私は息子に、「こんな爆撃機が300-400機も東京にやってきて、爆弾を落として行ったんだ。バアバももう少しで死ぬところだった。」

「じゃあ東京には日本軍の基地がいっぱいあったんだね」

「そうじゃない、日本人の町を焼き払おうとしたんだ。」

息子は驚いたようにしばらく黙り込みました。

「兵隊さん達じゃなくて、普通の人たちを爆撃したの?」

「そうだ、そして戦争に勝つと、今度は日本人を平和を乱した罪とかで、たくさん処刑された」

「・・・」

「世の中は正しいから勝つんじゃない、勝った方が正しいことが多い。だから正しい人は強くしていなければいけないんだよ」

私は正義というのは信じてませんし、正義が勝つなどもっと信じていません。

相手と比べて、紙一重で社会にご迷惑でない、とか、社会に役立っているとかいう視点がほとんど全てではないかと思うのです。

それに自分が正義だと思ったときほど、人は最も残忍で冷酷になります。正しいと確信すると神から権威を与えられたととんだ勘違いをする人が多いものです。

現に世界的な大国なのに未のようにおとなしい我が国ですら、2.3の国は口泡を飛ばしながら罵っているではありませんか。

だから正義なんて神様を含めてありはしないのです。

より正義に近い概念があるとしたら、それはどれだけ他人のお役に立っているか、それだけだと思います。

まあ、若い頃はドラマのヒーローだと勘違いしていてもいいと思いますが、とりあえず人様のためになるのが一番の正義だと思っています。

オレはアイツより正しい、そんな心が沸き上がってきたら要注意。

せっかく紙一重で正しかったことがあっても、全てご破算になります。

選択肢が二つしかない、なんていうのは異常です。

電気のスイッチはシンプルでいいのですが、人生に於いてはそんな手合いの問題など少ないはずです。
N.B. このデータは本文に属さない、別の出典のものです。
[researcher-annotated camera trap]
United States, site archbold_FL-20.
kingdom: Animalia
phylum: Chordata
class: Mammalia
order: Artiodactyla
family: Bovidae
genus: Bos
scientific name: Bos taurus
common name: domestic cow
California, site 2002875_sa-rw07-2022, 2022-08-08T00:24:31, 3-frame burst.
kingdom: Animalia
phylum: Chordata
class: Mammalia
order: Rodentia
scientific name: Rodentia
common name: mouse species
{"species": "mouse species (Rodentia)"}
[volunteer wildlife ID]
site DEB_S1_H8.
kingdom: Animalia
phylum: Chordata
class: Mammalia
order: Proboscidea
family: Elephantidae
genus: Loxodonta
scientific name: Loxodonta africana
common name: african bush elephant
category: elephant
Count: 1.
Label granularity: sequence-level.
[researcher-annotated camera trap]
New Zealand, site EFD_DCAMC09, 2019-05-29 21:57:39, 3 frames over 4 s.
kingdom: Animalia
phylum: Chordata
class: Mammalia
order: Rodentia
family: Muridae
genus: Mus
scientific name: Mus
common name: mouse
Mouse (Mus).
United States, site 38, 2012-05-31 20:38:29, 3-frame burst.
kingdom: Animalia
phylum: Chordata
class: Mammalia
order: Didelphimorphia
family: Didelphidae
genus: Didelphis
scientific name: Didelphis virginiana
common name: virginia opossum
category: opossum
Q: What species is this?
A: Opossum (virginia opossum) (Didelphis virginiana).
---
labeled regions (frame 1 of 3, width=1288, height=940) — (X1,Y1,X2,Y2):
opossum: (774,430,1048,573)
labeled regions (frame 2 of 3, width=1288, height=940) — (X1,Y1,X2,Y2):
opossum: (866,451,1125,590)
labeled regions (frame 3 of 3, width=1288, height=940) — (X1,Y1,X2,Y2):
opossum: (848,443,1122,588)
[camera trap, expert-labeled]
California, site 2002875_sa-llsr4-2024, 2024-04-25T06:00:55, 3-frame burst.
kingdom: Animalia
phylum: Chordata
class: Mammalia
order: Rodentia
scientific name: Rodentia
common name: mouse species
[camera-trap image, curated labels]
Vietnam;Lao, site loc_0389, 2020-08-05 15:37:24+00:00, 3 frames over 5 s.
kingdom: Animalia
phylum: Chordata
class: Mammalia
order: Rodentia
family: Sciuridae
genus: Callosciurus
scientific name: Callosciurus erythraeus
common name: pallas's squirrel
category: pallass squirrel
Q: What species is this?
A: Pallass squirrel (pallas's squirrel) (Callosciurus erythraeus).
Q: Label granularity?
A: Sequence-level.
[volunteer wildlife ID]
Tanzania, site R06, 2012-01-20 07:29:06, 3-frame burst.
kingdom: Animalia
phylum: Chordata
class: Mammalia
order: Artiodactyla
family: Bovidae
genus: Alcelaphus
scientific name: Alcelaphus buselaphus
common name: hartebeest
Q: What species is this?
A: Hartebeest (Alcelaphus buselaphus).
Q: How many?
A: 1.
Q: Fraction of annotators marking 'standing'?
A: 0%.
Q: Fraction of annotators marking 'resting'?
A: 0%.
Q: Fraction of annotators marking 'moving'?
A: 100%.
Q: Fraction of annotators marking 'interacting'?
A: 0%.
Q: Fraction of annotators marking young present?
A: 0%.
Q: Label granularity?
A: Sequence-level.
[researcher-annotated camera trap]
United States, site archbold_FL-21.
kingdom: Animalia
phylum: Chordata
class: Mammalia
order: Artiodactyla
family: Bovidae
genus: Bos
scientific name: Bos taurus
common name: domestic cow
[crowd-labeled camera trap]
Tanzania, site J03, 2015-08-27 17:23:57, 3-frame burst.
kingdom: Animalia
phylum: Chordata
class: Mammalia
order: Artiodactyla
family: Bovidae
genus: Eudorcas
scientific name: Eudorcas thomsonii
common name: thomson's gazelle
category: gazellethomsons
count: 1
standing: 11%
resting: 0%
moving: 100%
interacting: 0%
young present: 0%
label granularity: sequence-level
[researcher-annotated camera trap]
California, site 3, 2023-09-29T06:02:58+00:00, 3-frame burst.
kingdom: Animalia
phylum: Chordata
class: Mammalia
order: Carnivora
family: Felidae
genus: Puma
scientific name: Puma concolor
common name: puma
本当は事に於いて選択肢が二つしかないのではなく、当事者が二つしかないと勝手に妄想しているだけです。

白と黒のペンキが入ったバケツを左右の手に持って歩き、出会った人やモノに全て白黒ハッキリと塗り分けたいと思いつつも、現実には両の手はふさがっていて、塗れるわけがないのです。だから人は白黒で塗ったと妄想しているだけです。

本質はそのくだらない色が入った両手のバケツを放り出して、出会ったモノに直接触れてみることではないでしょうか。

どうも人は自分個人の選り好みにマーキングすることに夢中になるあまり、本質そのものに触れることを忘れるきらいがあるように思います。

私も禅を行じてからはその白黒のバケツを放り出すように心掛けてはいますが、時折いつの間にか重いバケツを両手にしている感なきにしもあらず。

知り合いの中には自分が嫌いな人間が釈迦やキリストが讃えたら、釈迦やキリストも自分の敵だと豪語した人もいましたが、そういう人は完全に白黒ペンキ症候群でしょうね。

基本的に判断して評価するよりも、それ以前のプロセスを重視したいところです。